• Fragmento del documento
==========

Federico Romani | miércoles, 9 de agosto de 2017

La segunda vida que los textos y las fotografías de la novela Pozo de aire (2009) de Guadalupe Gaona encuentran en el delicado movimiento cinematográfico de Milagros Mumenthaler demanda al espectador una percepción azarosa, una especie de olvido crítico de cómo se hace para recordar una imagen, un momento, toda una vida. Y si la narrativa del libro original ya era de por sí difusa, deliberadamente apagada para lograr transformar el horror colectivo en un área de tristeza particular que nada tuviera que ver con el reclamo histórico rimbombante, en La idea de un lago (2016) reina un orden igualmente atenuado y esquivo basado, ahora, en notas, apuntes y fragmentos que representan la demanda de un objeto concreto en la más apabullante oscuridad del alma.

 

Inés (Carla Crespo) quiere traer de regreso a su padre desaparecido a través de sus fotos o, lo que es lo mismo, quiere rearmar el rompecabezas que le devuelva parte de su infancia robada. La película que va hacia ese proyecto es una historia sobre la relación entre Inés y su madre (Rosario Bléfari) y lo que la primera proyecta sobre la figura del padre ausente, tan determinante como para demandar la construcción de una nueva clave para la memoria del trauma. Gaona cedió su propio archivo personal para la filmación de la película (ese inventario fantasma que va de las locaciones a los objetos personales y la ropa utilizada por su padre asesinado por el terrorismo de Estado), y la película de Mumenthaler reproduce, en algunos pasajes, las posiciones y los encuadres del libro, instalando cierta tensión espiritual ahí donde la memoria nunca se termina de decidir por la fantasía, tal vez porque comienza, de una manera inesperada, a parecerse a ella. Uno de los grandes méritos de Mumenthaler es haber podido mantener, en el cruce preciso de las fotos al cine, esa intimidad casi intransferible de la experiencia de lectura.

 

Ese raro prodigio de “literalidad cinematográfica” consiste en el sacudimiento de una parte del peso específico de la tragedia histórica, que alivia a la película entera del deber de tener que decir “algo” sobre la dictadura porque allí donde se lee no hace falta decir nada. Por eso, La idea de un lago es estrictamente cinematográfica de una manera casi contradictoria, y en ese tironeo opta por ir desintegrándose lentamente entre los protagonistas y el espectador. Sus imágenes flotan el tiempo justo antes de convertirse en un polvo sombrío que, al caer sobre la superficie del presente, deja bien marcadas las huellas que señalan el camino hacia el futuro posible, como si el juego bellamente infantil con los materiales, e incluso esos momentos de una engañosa alegría a la que hay que estar muy atentos para llegar a “sentirla” hubieran, en verdad, protegido un ejercicio íntimo mucho más doloroso de lo que se nos ha permitido ver en este film al que el adjetivo “conmovedor” hace justicia como casi nunca lo ha hecho en la historia del cine argentino.

==========

• Datos para examinar
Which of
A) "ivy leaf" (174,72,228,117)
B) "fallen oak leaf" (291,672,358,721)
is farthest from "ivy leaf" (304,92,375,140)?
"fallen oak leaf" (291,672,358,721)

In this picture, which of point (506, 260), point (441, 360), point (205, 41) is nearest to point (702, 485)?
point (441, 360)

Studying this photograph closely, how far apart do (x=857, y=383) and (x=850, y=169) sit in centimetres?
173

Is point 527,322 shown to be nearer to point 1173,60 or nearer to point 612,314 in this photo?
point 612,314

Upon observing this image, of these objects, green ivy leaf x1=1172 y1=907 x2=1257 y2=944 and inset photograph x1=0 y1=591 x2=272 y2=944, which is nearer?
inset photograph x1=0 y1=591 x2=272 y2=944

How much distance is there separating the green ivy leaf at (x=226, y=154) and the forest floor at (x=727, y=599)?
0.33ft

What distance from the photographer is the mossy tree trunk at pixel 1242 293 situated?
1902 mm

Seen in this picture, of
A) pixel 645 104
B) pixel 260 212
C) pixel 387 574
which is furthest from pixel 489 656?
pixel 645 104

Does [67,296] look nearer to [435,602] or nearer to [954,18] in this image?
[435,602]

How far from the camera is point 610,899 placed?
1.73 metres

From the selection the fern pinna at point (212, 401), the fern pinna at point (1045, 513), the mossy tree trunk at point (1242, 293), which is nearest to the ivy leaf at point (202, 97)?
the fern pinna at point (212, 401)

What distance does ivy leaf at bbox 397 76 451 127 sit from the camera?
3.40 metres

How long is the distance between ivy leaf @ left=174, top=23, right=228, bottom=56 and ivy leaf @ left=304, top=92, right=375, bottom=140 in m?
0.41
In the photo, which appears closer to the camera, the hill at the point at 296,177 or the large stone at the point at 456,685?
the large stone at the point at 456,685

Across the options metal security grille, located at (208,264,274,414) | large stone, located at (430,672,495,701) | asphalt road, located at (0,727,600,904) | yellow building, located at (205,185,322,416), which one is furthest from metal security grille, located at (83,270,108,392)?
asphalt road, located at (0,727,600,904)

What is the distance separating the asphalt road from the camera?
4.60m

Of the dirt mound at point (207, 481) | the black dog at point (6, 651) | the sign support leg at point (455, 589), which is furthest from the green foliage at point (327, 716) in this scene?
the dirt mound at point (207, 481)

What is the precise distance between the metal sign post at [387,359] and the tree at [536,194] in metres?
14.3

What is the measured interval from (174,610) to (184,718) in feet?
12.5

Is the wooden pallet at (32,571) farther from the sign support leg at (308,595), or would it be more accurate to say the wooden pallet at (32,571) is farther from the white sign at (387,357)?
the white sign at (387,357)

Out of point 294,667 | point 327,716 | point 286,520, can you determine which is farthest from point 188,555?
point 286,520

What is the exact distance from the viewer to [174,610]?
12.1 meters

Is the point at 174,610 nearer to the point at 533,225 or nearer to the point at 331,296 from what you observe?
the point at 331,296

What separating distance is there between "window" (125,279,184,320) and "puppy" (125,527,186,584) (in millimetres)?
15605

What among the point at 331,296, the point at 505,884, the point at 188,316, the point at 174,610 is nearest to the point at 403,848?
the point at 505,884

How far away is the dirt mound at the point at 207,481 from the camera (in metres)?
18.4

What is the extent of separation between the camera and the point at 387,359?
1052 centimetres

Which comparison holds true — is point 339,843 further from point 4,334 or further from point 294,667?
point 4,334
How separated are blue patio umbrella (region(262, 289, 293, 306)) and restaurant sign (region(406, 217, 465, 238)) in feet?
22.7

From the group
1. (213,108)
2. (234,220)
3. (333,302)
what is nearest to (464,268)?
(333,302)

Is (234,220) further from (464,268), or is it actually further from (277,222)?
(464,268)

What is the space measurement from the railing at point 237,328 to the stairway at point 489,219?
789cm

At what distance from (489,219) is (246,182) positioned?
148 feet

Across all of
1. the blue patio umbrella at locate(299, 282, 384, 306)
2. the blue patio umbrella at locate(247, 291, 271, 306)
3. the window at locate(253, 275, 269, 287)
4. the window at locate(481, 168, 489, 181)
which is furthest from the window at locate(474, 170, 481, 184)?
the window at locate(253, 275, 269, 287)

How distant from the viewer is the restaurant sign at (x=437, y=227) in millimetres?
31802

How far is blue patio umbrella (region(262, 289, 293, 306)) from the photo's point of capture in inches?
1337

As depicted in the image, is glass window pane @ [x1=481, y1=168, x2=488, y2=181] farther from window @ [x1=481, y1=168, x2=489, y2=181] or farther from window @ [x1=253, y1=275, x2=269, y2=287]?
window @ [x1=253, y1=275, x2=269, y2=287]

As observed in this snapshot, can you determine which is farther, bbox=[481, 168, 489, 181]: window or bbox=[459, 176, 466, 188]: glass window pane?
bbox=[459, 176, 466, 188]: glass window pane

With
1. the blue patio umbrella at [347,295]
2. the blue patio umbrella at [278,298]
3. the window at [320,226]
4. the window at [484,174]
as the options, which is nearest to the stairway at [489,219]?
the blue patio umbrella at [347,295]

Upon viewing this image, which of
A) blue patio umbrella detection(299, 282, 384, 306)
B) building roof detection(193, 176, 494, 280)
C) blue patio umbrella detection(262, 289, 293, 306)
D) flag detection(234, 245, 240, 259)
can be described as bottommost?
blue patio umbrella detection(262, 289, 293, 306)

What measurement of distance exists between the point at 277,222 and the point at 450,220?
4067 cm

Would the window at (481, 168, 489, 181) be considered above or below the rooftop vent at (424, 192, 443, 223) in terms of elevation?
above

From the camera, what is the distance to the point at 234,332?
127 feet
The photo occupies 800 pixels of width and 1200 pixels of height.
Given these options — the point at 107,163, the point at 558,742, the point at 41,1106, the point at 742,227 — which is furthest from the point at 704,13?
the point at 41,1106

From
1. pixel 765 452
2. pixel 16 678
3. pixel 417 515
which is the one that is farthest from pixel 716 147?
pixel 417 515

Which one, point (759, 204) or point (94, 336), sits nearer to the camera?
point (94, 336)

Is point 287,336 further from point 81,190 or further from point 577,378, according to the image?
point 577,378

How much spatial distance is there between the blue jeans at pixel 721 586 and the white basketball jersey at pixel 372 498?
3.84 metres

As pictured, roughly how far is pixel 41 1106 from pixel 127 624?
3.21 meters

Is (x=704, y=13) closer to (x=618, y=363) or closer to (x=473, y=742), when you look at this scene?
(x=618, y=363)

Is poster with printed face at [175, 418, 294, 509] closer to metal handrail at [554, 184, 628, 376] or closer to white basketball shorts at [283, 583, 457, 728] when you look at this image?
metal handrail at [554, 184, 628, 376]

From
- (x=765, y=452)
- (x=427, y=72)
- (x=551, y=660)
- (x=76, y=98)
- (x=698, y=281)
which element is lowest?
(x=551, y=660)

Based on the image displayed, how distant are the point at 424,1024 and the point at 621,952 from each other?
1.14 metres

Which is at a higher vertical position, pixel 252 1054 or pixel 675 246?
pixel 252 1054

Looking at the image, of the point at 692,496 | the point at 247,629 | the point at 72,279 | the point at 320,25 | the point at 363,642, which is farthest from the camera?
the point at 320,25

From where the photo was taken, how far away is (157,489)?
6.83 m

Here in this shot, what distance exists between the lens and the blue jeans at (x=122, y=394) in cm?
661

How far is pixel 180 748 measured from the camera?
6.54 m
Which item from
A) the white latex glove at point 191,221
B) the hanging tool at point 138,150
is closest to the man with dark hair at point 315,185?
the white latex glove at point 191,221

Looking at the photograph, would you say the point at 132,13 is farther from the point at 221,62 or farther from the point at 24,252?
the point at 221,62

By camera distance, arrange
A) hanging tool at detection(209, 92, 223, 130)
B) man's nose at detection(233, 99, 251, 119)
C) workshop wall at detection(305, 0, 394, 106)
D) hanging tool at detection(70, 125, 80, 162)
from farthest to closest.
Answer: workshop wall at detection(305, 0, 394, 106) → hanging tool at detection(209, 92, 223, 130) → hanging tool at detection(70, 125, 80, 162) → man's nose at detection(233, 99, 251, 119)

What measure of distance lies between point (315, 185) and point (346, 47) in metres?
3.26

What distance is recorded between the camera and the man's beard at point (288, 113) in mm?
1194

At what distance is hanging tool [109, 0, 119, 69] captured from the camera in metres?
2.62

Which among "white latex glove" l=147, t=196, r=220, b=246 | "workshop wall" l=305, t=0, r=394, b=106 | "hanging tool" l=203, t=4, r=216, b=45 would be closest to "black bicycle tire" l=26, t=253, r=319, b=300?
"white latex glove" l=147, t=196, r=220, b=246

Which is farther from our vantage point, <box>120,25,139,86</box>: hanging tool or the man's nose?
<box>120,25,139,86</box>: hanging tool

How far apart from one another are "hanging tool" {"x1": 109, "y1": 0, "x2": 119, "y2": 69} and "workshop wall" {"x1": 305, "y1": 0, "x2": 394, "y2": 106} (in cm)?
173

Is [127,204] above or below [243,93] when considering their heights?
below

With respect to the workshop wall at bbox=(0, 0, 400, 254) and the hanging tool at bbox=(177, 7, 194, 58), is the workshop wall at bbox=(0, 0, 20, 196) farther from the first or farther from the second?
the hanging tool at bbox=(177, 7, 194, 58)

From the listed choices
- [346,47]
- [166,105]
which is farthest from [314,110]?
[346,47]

==========

• Tu tarea
Vuelve a escribir sin ningún cambio el pasaje de la reseña que empieza con "Federico Romani |" y sigue hasta "oscuridad del alma.", inclusive.

• Respuesta
Federico Romani | miércoles, 9 de agosto de 2017

La segunda vida que los textos y las fotografías de la novela Pozo de aire (2009) de Guadalupe Gaona encuentran en el delicado movimiento cinematográfico de Milagros Mumenthaler demanda al espectador una percepción azarosa, una especie de olvido crítico de cómo se hace para recordar una imagen, un momento, toda una vida. Y si la narrativa del libro original ya era de por sí difusa, deliberadamente apagada para lograr transformar el horror colectivo en un área de tristeza particular que nada tuviera que ver con el reclamo histórico rimbombante, en La idea de un lago (2016) reina un orden igualmente atenuado y esquivo basado, ahora, en notas, apuntes y fragmentos que representan la demanda de un objeto concreto en la más apabullante oscuridad del alma.